Von IM Shyaamanikhil (noch so ein komplizierter Name) kein Foto. Sein Schwarzsieg gegen IM ten Hertog deutete sich ab dem 32.-34. Zug an: Weiß spielte das kryptische Damenmanöver Dg2-c6-f3-e2 (32.Dg2-e2 ging auch), Schwarz fand parallel konstruktive Züge. Letztlich bereute Weiß auch den vorangegangenen Bauernaufmarsch am Königsflügel – die drei Bauern auf f4, g5 und h4 wurden Fallobst. Shyaamanikhil begann mit zwei Remisen gegen nominell unterlegene Spieler, verlor später gegen Nihal Sarin und landete durch zwei Siege in den letzten Runden gegen niederländische IMs noch recht weit vorne – zuvor ebenfalls mit Schwarz gegen Kuipers, aus zunächst jedenfalls sehr verdächtiger Stellung heraus.

Nun noch ein paar Fotos und dann Spielerfotos:

Atmosphärisches drinnen und draussen

Die beiden dunkelhaarigen Damen im A-Turnier in Runde 8 nebeneinander: links FM Kazarian (Niederlande mit georgischen Wurzeln), rechts WGM Umudova aus Aserbaidschan.

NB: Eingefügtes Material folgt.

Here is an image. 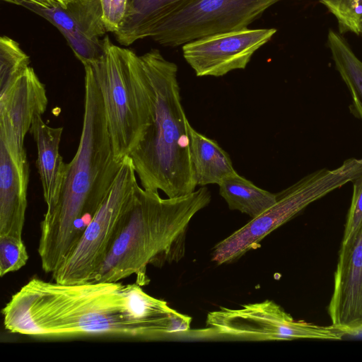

GM Loginov-IM Lobanov – Trainer und Schüler zelebrierten im Blitztempo ein hübsches Remis in 19 Zügen, dabei verbesserten sie aus weisser Sicht eine Partie Showalter-Pillsbury von der US-Meisterschaft 1897.

Die Sieger mit Turniervertretern – neben Roeland Pruijssers Sander Hilarius, Sieger des B-Turniers (Elo unter 1950). Erst seit Mitte 2014 ist Hilarius da spielberechtigt – früher hatte er Elo 2000+, auch mal 2200+ aber muss vielleicht (*1948) dem Alter Tribut zollen. Ob sein Remis in der Schlussrunde gegen einen Vereinskollegen ausgekämpft war, dazu habe ich nicht recherchiert – kann es eventuell noch machen, da Gert Both auch Gastspieler in meinem Verein ist. In Runde 8 entwischte Hilarius aus Verluststellung mit Remis – indem er es anbot und der Gegner in Zeitnot akzeptierte.

Der junge Este Erwin Liebert bekam dafür den “Tagespreis” – die wurden “nach dem Zufallsprinzip” vergeben, mitunter auch an Spieler die irgendwie “Pech” hatten. Vielleicht spielte auch eine Rolle, dass er in der B-Gruppe der Exote war – sonst bis auf einen Belgier nur Niederländer. Liebert hat vielleicht Kontakte nach NL, er spielte auch mehrfach im Amateurbereich in Wijk aan Zee.

Und nun die Spielergalerie:

Teils spielt bei meiner Fotoauswahl auch hier weite Anreise eine Rolle, unabhängig vom Ergebnis – Maiorov und Popovic haben beide gut 20 Elopunkte weniger im Rückreisegepäck. Teils gingen diese Elopunkte an Jip Damen (Elo 2145), wie Hilarius und Both aus Voorschoten bei Leiden – u.a. Remis gegen Popovic und Sieg gegen Maiorov.

Wie geht es weiter? Nächstes Open in den Niederlanden ist ab morgen (24.7.) die offene NL-Meisterschaft in Dieren, diverse Teilnehmer des Leiden Opens spielen auch da mit – an eins gesetzt allerdings Erwin l’Ami, der wegen Verpflichtungen in Dortmund keine Zeit für das Leiden Open hatte.